** begin Page text **

Development and Peace
- Established: 1967
- Founder: Canadian Conference of Catholic Bishops
- Type: Nonprofit
- Purpose: development aid, humanitarian aid
- Headquarters: 555 René Lévesque Boulevard
- Location: Montreal, Canada;
- Coordinates: 45°30′14″N 73°33′59″W﻿ / ﻿45.50376566639665°N 73.56625358324324°W
- Origins: Catholic Social Teaching
- Region served: worldwide
- President: Brenda Arakaza
- Affiliations: Caritas Internationalis, The Humanitarian Coalition, CIDSE, Halifax Initiative
- Revenue: CAD 21,379,227 (2022–2023)
- Expenses: CAD 20,345,128 (2022–2023)
- Website: www.devp.org

= Development and Peace (Canada) =

Canadian Catholic development aid and humanitarian agency

Development and Peace, officially the Canadian Catholic Organization for Development and Peace and also known as Caritas Canada (in French: Organisation catholique canadienne pour le développement et la paix, or simply Développement et paix) is the official international development and humanitarian aid agency of the Catholic Church in Canada. It is a member of Caritas Internationalis, CIDSE, the Halifax Initiative and many other networks.

** end Page text **
** begin Information shown **

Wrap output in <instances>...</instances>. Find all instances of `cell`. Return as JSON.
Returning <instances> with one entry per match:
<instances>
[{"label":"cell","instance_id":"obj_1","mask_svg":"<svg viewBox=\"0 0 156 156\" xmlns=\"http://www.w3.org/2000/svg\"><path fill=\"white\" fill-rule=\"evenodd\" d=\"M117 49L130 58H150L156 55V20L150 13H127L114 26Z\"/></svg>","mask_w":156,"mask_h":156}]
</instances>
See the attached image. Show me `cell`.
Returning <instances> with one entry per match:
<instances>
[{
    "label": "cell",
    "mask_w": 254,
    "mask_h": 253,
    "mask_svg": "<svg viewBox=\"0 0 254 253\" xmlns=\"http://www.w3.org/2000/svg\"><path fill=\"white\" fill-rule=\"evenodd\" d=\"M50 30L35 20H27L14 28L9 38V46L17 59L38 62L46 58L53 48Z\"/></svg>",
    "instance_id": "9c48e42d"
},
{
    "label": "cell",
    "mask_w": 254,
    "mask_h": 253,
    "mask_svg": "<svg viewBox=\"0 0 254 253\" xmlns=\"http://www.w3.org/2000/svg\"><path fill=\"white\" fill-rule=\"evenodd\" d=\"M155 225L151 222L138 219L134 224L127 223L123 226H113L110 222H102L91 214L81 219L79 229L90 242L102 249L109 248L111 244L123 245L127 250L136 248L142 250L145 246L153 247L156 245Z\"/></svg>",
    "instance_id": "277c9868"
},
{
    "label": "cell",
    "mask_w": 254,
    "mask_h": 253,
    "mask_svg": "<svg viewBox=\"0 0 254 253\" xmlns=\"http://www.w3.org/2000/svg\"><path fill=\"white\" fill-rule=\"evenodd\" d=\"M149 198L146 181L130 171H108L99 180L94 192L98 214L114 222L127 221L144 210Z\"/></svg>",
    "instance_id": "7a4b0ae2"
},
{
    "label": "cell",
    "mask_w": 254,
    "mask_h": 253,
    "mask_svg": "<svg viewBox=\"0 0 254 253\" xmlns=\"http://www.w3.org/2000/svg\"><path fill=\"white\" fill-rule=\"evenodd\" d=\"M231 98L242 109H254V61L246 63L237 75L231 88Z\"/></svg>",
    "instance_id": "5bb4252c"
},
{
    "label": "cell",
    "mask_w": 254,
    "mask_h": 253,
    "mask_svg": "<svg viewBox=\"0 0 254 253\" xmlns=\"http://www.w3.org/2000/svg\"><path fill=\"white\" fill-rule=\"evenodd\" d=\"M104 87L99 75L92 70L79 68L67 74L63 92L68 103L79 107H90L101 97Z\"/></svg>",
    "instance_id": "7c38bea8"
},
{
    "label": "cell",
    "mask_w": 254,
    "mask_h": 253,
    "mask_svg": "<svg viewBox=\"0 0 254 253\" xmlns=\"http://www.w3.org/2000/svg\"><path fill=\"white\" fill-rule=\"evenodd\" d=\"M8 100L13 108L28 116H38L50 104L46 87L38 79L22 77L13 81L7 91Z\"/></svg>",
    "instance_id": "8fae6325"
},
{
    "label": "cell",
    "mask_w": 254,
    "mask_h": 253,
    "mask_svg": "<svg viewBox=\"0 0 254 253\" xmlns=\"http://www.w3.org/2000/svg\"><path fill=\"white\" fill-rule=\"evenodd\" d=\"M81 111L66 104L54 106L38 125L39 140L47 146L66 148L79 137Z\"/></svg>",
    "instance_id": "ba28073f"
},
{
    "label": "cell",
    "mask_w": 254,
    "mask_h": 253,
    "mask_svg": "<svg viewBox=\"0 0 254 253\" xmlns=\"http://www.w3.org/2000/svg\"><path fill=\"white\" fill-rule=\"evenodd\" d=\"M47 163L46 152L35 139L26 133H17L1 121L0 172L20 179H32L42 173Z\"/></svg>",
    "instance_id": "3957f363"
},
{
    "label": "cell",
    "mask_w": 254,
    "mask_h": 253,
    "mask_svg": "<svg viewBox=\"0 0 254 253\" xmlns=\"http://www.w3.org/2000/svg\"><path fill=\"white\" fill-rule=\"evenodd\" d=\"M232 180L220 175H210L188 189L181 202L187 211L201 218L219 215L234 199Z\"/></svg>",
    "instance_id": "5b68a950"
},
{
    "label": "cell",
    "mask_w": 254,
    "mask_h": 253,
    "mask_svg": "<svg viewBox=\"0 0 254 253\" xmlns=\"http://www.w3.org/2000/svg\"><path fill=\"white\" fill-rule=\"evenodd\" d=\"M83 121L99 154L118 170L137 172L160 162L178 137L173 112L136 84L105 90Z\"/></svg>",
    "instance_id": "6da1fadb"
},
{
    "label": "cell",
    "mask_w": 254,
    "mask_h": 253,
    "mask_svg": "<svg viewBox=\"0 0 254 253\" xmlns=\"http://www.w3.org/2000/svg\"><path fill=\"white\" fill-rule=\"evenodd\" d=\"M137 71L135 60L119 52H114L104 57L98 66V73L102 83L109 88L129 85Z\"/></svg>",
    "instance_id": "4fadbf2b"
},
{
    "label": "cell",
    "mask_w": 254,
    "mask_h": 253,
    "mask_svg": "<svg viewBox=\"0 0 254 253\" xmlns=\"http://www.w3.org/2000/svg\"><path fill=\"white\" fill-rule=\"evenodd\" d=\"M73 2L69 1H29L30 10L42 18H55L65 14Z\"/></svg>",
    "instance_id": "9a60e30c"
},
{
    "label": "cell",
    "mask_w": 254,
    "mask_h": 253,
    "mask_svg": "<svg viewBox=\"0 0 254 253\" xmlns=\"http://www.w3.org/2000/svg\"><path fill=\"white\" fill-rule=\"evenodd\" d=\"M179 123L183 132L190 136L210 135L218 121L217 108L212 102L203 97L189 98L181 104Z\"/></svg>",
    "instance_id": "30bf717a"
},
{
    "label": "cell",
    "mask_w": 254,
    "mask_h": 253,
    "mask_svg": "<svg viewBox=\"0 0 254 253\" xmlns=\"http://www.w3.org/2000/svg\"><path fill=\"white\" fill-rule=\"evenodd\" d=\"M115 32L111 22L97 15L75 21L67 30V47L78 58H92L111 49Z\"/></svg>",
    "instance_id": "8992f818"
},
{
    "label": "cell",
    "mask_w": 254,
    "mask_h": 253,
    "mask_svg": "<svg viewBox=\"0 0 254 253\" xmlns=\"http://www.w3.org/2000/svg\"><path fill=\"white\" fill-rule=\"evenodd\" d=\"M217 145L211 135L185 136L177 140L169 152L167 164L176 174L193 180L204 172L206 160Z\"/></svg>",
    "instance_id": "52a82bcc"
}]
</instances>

** end Information shown **

Print everything in the Development and Peace text from "- Website: www.devp.org" down to "many other networks.". The records were drawn from a separate source.

Solution to this problem>
- Website: www.devp.org

= Development and Peace (Canada) =

Canadian Catholic development aid and humanitarian agency

Development and Peace, officially the Canadian Catholic Organization for Development and Peace and also known as Caritas Canada (in French: Organisation catholique canadienne pour le développement et la paix, or simply Développement et paix) is the official international development and humanitarian aid agency of the Catholic Church in Canada. It is a member of Caritas Internationalis, CIDSE, the Halifax Initiative and many other networks.